→ Material supplied
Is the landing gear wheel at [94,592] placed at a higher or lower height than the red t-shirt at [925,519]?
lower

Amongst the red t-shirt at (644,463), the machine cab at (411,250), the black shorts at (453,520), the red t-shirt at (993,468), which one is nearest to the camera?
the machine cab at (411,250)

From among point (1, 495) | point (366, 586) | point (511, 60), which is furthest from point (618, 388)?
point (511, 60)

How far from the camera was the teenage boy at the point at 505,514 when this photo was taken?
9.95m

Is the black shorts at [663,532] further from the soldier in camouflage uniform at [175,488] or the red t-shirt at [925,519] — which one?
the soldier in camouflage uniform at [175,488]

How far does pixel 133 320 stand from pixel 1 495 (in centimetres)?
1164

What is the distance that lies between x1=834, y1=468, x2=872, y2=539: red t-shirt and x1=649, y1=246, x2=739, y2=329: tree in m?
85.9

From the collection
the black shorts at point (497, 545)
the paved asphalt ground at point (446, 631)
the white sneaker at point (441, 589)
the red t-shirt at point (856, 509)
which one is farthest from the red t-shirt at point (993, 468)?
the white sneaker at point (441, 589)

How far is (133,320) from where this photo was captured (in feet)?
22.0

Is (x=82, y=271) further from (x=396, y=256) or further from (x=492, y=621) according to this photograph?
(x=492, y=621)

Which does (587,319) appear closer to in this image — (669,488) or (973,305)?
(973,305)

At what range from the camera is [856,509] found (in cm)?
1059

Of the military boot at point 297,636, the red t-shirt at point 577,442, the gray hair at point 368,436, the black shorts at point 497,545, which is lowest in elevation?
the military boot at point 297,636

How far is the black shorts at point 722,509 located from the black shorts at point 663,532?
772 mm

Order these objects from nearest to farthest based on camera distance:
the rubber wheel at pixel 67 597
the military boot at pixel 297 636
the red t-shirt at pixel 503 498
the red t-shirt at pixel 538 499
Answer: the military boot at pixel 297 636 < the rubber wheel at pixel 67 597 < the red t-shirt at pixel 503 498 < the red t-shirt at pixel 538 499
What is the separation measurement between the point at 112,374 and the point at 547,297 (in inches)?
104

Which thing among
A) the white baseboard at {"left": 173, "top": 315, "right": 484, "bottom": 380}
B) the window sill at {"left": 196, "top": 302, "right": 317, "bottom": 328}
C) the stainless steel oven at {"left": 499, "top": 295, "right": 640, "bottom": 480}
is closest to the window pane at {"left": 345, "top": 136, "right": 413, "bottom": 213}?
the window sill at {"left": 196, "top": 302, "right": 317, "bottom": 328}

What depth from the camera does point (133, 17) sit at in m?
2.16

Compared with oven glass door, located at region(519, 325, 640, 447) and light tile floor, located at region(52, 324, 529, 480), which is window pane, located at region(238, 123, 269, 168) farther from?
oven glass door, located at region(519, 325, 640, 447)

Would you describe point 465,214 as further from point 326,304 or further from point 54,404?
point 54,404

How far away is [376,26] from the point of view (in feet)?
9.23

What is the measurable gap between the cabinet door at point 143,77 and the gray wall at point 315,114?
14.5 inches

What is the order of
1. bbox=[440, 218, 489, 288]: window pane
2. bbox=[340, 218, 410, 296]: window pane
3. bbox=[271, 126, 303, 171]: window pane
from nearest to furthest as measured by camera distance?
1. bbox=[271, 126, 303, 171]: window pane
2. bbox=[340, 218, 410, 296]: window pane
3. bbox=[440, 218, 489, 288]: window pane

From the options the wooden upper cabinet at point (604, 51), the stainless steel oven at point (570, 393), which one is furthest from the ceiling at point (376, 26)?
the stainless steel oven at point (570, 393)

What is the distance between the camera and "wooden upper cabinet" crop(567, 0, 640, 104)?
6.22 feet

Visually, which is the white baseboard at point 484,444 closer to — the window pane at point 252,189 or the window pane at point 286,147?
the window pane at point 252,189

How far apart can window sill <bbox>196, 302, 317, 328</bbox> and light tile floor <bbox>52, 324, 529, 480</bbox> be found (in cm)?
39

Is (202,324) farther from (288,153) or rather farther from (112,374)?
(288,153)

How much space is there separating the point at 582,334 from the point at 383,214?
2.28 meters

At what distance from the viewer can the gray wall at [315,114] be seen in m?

→ Instruction
Lay out the entries from the line with "Which thing among" up to and including the line with "14.5 inches" as a two-column CSV with the header entry,answer. Give one row per entry, put each field in double quotes, and replace line breaks with spaces.

→ Correct answer
entry,answer
"Which thing among A) the white baseboard at {""left"": 173, ""top"": 315, ""right"": 484, ""bottom"": 380} B) the window sill at {""left"": 196, ""top"": 302, ""right"": 317, ""bottom"": 328} C) the stainless steel oven at {""left"": 499, ""top"": 295, ""right"": 640, ""bottom"": 480} is closest to the window pane at {""left"": 345, ""top"": 136, ""right"": 413, ""bottom"": 213}?","the window sill at {""left"": 196, ""top"": 302, ""right"": 317, ""bottom"": 328}"
"What depth from the camera does point (133, 17) sit at in m?","2.16"
"Compared with oven glass door, located at region(519, 325, 640, 447) and light tile floor, located at region(52, 324, 529, 480), which is window pane, located at region(238, 123, 269, 168) farther from?","oven glass door, located at region(519, 325, 640, 447)"
"Would you describe point 465,214 as further from point 326,304 or further from point 54,404?","point 54,404"
"How far away is [376,26] from the point of view (in feet)?","9.23"
"What is the measurable gap between the cabinet door at point 143,77 and the gray wall at point 315,114?","14.5 inches"